この記事をまとめると
■日産は追浜工場におけるクルマの生産を2027年末で終了すると発表
■追浜工場はさまざまな名車を生み出してきており歴史のある工場だった
■ゼロベースで新たな工場建設に踏み切ることも不可能ではないと推測できる
追浜でクルマの生産を終えるという衝撃
2025年7月15日、日産は経営再建計画「Re:Nissan」の一環として、横須賀市追浜地区にある追浜(おっぱま)工場での車両生産を2027年度末に終了、日産自動車九州へ移管すると発表した。
日産の経営再建がニュースになるなか、すでに追浜工場の閉鎖という噂や観測記事が流れていたこともあり、世間的には驚きをもって受け止められるというよりも「やっぱりな」と感じた人が多かったかもしれない。
しかしながら、追浜工場における車両生産の終了というのは、けっして長年の既定路線だったわけではない。実際、その発表記者会見において、日産のイヴァン・エスピノーサCEOからは、「新型キックスの生産開始は予定どおり追浜工場で行い、九州工場に移管する」といった内容の発言があった。つまり、追浜を完成車工場として閉鎖するという判断は、ごく最近になって行われたと想像できる。
それくらい追浜工場を閉鎖する(車両生産をやめる)ことは想定外だったというわけだ。
なぜなら追浜工場は、日産における生産の最先端技術を投入するマザー工場という位置づけだからだ。追浜で磨き上げた生産技術をグローバルに展開するという役割を担っていただけに、その閉鎖を想像していた自動車業界人は少なかった。
そんな追浜工場の歴史は1961年10月に始まる。
国際水準の乗用車専用工場として作られた追浜工場のラインを最初に流れていたのは、セドリックとブルーバードだった。そう、最初から追浜は混流生産を前提に設計された完成車工場だったのである。
また、追浜工場には当時としては東洋一の規模となる全長2.4kmほどのテストコースや中央研究所(現・総合研究所)も併設されていた。現在のNISMO(ニスモ)につながる日産自動車 特殊車両実験課が「追浜ワークス」と通称されていたという歴史もある。

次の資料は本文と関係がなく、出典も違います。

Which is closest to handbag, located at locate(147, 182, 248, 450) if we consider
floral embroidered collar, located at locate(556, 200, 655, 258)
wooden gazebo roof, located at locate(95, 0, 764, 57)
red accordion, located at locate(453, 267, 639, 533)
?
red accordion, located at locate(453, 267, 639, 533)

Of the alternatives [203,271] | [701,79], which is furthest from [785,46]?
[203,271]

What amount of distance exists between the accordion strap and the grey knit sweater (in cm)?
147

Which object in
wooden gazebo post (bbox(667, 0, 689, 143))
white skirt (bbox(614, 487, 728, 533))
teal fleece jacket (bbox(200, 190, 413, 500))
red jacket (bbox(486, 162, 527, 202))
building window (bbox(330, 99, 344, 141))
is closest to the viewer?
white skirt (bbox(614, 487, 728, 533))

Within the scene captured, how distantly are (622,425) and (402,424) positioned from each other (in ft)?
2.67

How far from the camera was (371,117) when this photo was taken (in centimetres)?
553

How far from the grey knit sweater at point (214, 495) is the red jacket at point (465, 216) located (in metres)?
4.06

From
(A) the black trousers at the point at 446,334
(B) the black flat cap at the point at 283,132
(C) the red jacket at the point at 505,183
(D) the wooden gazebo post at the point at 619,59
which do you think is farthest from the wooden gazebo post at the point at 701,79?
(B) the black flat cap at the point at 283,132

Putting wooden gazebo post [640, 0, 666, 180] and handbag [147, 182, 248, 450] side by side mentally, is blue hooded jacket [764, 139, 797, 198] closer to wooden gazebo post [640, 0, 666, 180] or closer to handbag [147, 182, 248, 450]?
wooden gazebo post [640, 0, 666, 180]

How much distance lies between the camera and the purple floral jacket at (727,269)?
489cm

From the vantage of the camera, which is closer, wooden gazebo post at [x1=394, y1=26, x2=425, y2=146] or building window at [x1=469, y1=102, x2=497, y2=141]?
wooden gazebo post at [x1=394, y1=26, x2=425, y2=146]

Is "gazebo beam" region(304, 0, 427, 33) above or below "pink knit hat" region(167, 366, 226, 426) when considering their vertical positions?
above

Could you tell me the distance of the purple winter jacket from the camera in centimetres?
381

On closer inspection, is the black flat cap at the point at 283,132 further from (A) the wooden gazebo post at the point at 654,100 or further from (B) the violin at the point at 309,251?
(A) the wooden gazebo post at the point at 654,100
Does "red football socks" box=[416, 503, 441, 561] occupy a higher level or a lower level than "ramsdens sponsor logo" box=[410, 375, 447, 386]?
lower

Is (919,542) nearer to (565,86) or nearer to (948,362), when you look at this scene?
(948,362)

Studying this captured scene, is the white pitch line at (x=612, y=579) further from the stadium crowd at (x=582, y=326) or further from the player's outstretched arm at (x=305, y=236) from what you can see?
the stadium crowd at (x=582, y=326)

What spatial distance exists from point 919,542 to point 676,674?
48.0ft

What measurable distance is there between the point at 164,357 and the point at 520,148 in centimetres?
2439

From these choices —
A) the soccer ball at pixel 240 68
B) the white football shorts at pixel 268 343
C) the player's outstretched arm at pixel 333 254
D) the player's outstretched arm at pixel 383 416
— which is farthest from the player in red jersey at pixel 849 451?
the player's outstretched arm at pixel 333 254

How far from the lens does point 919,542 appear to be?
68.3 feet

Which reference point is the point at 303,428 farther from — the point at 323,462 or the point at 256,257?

現在はノート、ノートオーラという小型FF車を生産している追浜だが、過去にはリーフ、フェアレディZ、プリメーラ、セフィーロ、マーチ、キューブ、ブルーバード、セドリックなどなど各時代を彩る日産の名車を作ってきた。
ある時代においては、“技術の日産”を象徴する地名が「追浜」であったといっても過言ではない。
追浜が生まれ変わる可能性もある
そんな歴史と伝統にあふれた追浜が、車両生産を終えてしまうのは納得しがたいという日産ファンも多いかもしれないが、歴史と伝統がある工場ゆえに閉じる判断ができたともいえる。
いくらマザー工場として、最新の生産技術を投入していたとはいえ、カーボンニュートラルや新世代EVの生産をするには、いろいろレガシー的要素(古い仕組みなど)をクリアしなければならないだろう。国内の工場をどれか閉鎖するのであれば、もっとも古い追浜を閉じるというのは、当然の結論ともいえる。
ただし、筆者は追浜工場がこれで終わってしまうと単純に捉えるべきではないとも思っている。
追浜のテストコースが、2007年に「GRANDRIVE(グランドライブ)」として再整備されたように、追浜の車両生産工場はゼロベースで生まれ変わる可能性はゼロではないと期待したいからだ。
実際、1971年に完成車工場として操業を開始した栃木工場は、2021年に「ニッサンインテリジェントファクトリー」となり、アリアの生産を開始。次期リーフも同じく栃木工場で作られることは発表済みだ。
栃木の「ニッサンインテリジェントファクトリー」は、カーボンニュートラル生産の実現に向けて塗装工程でのCO2排出量を大幅削減するといった生産技術も実現しているし、「人とロボットの共生」をテーマに生産のオートメーション化も進めている。
追浜工場における車両生産終了の発表において、『総合研究所やGRANDRIVE、衝突試験場、追浜専用ふ頭など、そのほかのすべての機能については、今後も変更なく事業を継続』していくとアナウンスされている。
つまり、日産は追浜から完全撤退するわけではない。
日産の経営再建という視点からみれば、工場跡地を高値で売却することが有効なのは当然だが、研究所と隣接する土地の活用についてもおのずと制限が出てくることだろう。
個人的には、ノート、ノートオーラ、キックスといった車両生産については九州へ移管するのは確定として、追浜工場の跡地をEV専用ファクトリーとして再生してほしいと思う。
「ギガキャスト」と呼ばれる大規模高圧アルミ鋳造やフルオートメーション化を進めた無人のロボット生産ラインなど、まさに未来の自動車工場をゼロベースで作り上げる好機とすることで、現在の逆境を乗り越えてほしいと切に願う。